RD: I don't think it has necessitated moving that far away, actually. I'm perhaps slightly unusual among scientists. I do think "The God Delusion" should be seen as a scientific hypothesis in the sense that a universe with a God would be different from one without, scientifically speaking. Some people imply that I've strayed into a field called theology. I don't think it's a field or subject at all. Professors of theology do interesting things when they study biblical literature or comparative religion from a psychological or anthropological perspective. But theology, in the sense of arguing about the exact nature of the trinity or transubstantiation, is not a respectable subject at all.
FRANK: You've clearly become an activist in this arena. Do you see yourself as a public servant?

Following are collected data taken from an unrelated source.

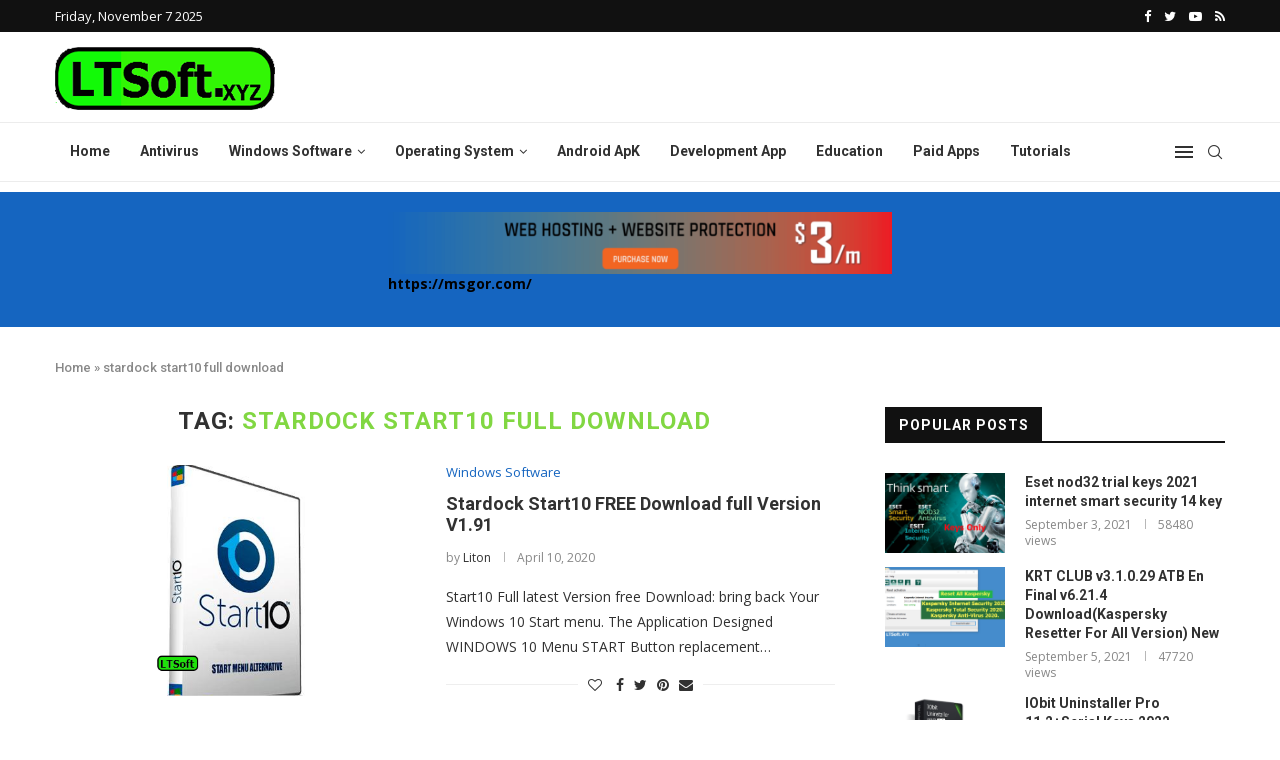

--- FILE ---
content_type: text/html; charset=utf-8
request_url: https://www.google.com/recaptcha/api2/aframe
body_size: 270
content:
<!DOCTYPE HTML><html><head><meta http-equiv="content-type" content="text/html; charset=UTF-8"></head><body><script nonce="UUCBBPxGREvCZMce378YNA">/** Anti-fraud and anti-abuse applications only. See google.com/recaptcha */ try{var clients={'sodar':'https://pagead2.googlesyndication.com/pagead/sodar?'};window.addEventListener("message",function(a){try{if(a.source===window.parent){var b=JSON.parse(a.data);var c=clients[b['id']];if(c){var d=document.createElement('img');d.src=c+b['params']+'&rc='+(localStorage.getItem("rc::a")?sessionStorage.getItem("rc::b"):"");window.document.body.appendChild(d);sessionStorage.setItem("rc::e",parseInt(sessionStorage.getItem("rc::e")||0)+1);localStorage.setItem("rc::h",'1762492327589');}}}catch(b){}});window.parent.postMessage("_grecaptcha_ready", "*");}catch(b){}</script></body></html>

RD: I do actually, yes. Much of what I've been saying has been about a concern for humanity, especially as an educator. I deeply care about the education of young people. I think the scientific worldview is utterly
wonderful, and anybody who pays even scant attention to it should be able to see that. If we have a rival
worldview actively trying to block scientific
understanding, then I think it is a public service to fight that and draw attention to it.
FRANK: What would the "Richard Dawkins School of Public Service" look like?
RD: It would probably be similar to this school (Clinton School), but it might have a bit less emphasis on the nuts and bolts of public service in politics and economics, and a bit more emphasis on educational aspects in encouraging people to open their eyes to the beauty of the world in which they live.
FRANK: You extol the virtues of the atheist community, and you speculate about its potential collective power. What needs to happen next for this community to take on a larger role in society?
RD: The number of nonbelievers of various sorts in the U.S. is actually substantial. You'd never know it, but nonbelievers outnumber religious Jews. Atheists haven't yet gotten their act together and become organized in a way that Jews proverbially and praiseworthily have. If there was an atheist lobby that had a fraction of the power of the Jewish lobby, then who knows what it might achieve?
Unfortunately, as somebody once said, "Organizing atheists is like herding cats." I think it's necessary to do as the gay community did and "come out of the closet." Atheists have all the good arguments on their side. Don't be pusillanimous. Stand up, face the world, argue with people and reject the convention that you have to respect religion above all other things. Let's stop being so damned respectful.
FRANK: Will this consciousness-raising that you so aggressively pursue ever come about in any broad sense as a result of what has been coined "militant atheism," or is there a need for a middle path?
RD: That's a question of political tactics, and I don't know the answer. I'm not a very good politician, and it doesn't really occur to me to think about what's the best way to achieve something politically. If you look at the historical struggle for women's suffrage, for example, it's somewhat of a scandal that no modern democracy had females voting until the 20th century, with the single exception of New Zealand. Women who militantly campaigned for the right to vote were written off as strident extremists, and people accused them of alienating the very people whose support they should have been courting. But today, the idea of women not being allowed to vote is preposterous. Would you be moderate? Would you be respectful? You wouldn't.
FRANK: When you leave this world in triumph, as you have stated before, what legacy would you like to leave?
RD: I would like people to question everything, think for them-
selves, always ask for evidence, never retreat behind the wall of faith, use the scientific way of thinking to appreciate the world in which they live and try to leave the world a better place than they found it -not just using science but using all of human resources as well.